Segurança cibernética no setor marítimo: o futuro está aqui
Fonte: Mundo Marítimo (02 de dezembro de 2019)
Com a evolução para a digitalização em todas as áreas do mundo, o setor marítimo não é exceção, sujeito a todos os prós e contras da adição de tecnologia digital às suas operações. Desde guindastes operados remotamente, operações automatizadas e muitas outras novas maneiras de incorporar tecnologia que não apenas facilita o trabalho, mas também deixa a porta aberta para outros perigos: hackers. A vulnerabilidade de sistemas e plataformas fez da cibersegurança uma questão fundamental para as empresas, que estão fazendo grandes investimentos para proteger sua infraestrutura digital e as informações que elas contêm.
O MundoMaritimo conversou exclusivamente com o analista internacional e especialista do setor de transporte Pascal Ollivier para aprender mais sobre as tendências atuais de segurança cibernética e como aplicá-las. As parcerias público-privadas são fundamentais para a criação de políticas de cibersegurança em portos marítimos, de acordo com o especialista, que também destaca que nos últimos dois anos duas companhias de navegação (Maersk & Cosco), uma transportadora (Fedex) e dois portos internacionais (Barcelona).
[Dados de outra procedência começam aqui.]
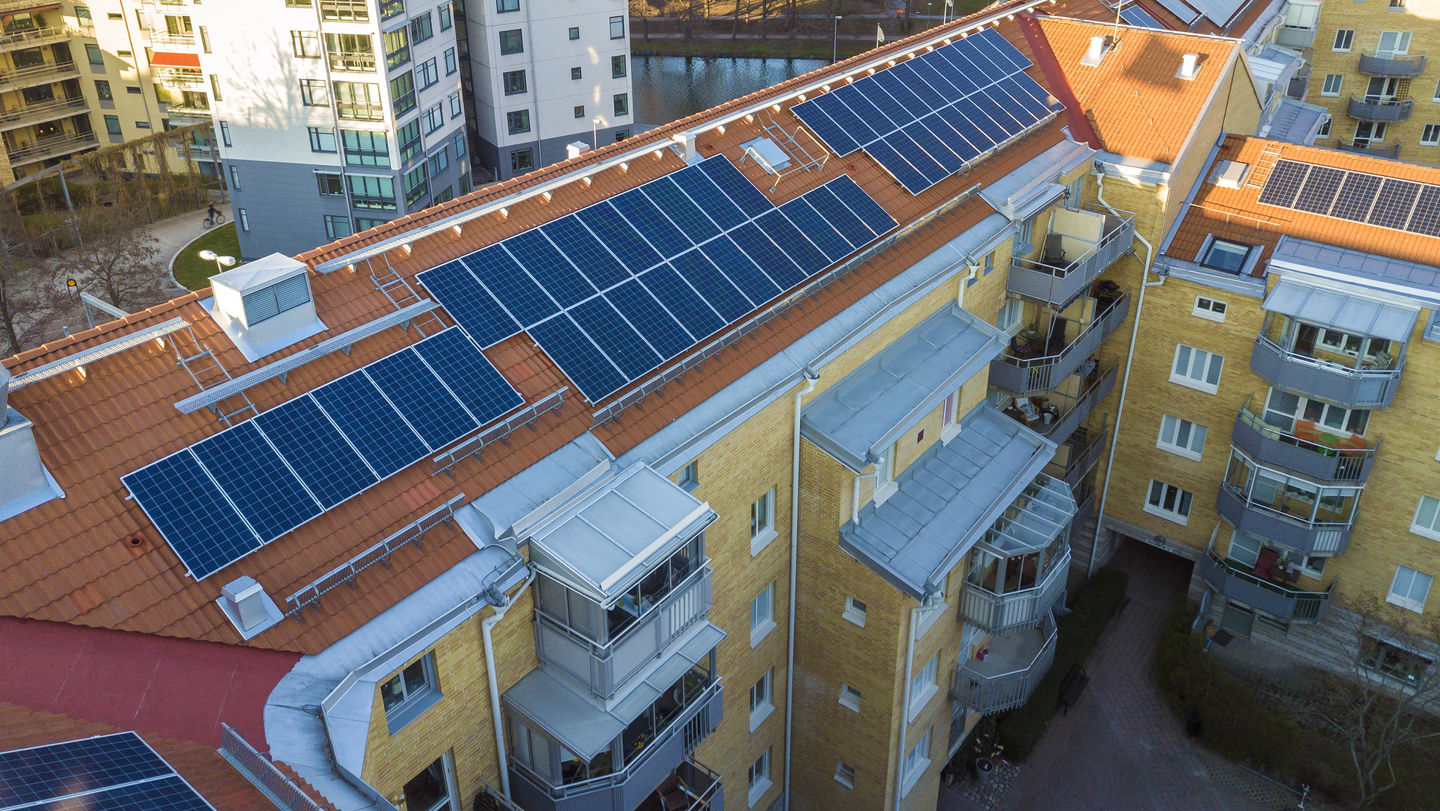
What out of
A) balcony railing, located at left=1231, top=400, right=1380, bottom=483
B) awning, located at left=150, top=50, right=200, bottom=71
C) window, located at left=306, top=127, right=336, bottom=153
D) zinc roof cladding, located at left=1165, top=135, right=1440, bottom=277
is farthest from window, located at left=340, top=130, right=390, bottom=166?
balcony railing, located at left=1231, top=400, right=1380, bottom=483

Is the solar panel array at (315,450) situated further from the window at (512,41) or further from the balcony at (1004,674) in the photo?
the window at (512,41)

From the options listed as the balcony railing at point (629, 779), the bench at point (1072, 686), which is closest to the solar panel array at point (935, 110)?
the bench at point (1072, 686)

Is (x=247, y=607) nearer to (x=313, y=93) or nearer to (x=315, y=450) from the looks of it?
(x=315, y=450)

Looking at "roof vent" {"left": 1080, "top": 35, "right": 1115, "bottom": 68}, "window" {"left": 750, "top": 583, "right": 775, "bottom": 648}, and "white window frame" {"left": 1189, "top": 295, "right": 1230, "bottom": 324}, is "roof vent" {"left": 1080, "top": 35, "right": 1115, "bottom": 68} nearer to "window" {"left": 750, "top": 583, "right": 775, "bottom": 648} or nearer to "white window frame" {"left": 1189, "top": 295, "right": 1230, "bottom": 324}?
"white window frame" {"left": 1189, "top": 295, "right": 1230, "bottom": 324}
E San Diego) foram sujeitos de ciberataques que colocaram em risco suas informações e processos. “Deve haver uma estratégia defensiva e ofensiva para repelir ataques cibernéticos “, explica Ollivier .
Inteligência cibernética
O analista francês usa a estratégia militar de seu país como uma medida exemplar contra o cibercrime. Desde 2013, ” o defensor francês criou mais de 3.000 ciber-guardas, formando um exército especialmente projetado e treinado para proteger a infraestrutura cibernética “, explica ele, graças à promulgação da lei de programação militar lançada em 2019.
Os Estados Unidos também implementaram uma estratégia semelhante para proteger os ciberativados por meio da agência de segurança e segurança cibernética (CISA), que aponta para ” uma estratégia cibernética nacional para acelerar o desenvolvimento de infra-estrutura marítima resiliente a ciberespaços “. Na Dinamarca, uma unidade de segurança cibernética foi posta em ação após os ataques a Maersk em 2017.
Governos em ação
Mas os esforços privados certamente não são suficientes e devem ser integrados aos recursos públicos. ” É essencial, do ponto de vista do comércio, que os governos tomem medidas para proteger essa atividade econômica de todos os ângulos ” , diz Ollivier, defendendo políticas públicas de segurança cibernética aplicáveis ??aos portos e empresas de comércio. fora
A União Europeia lançou um ato de segurança cibernética em junho de 2019. Mas, para iniciativas como essa prosperarem, o setor privado deve estar sincronizado com suas próprias estratégias. Por exemplo, nem as autoridades portuárias nem as comunidades portuárias projetaram ou implementaram estratégias de cibersegurança; portanto, elas não são protegidas. “Uma emenda ao código do ISPS é importante para a segurança física e a cibersegurança”, diz Ollivier , que também revela que, em março de 2020, espera-se que a IMO e seus estados membros integrem a fronteira cibernética a essa frente. às suas políticas.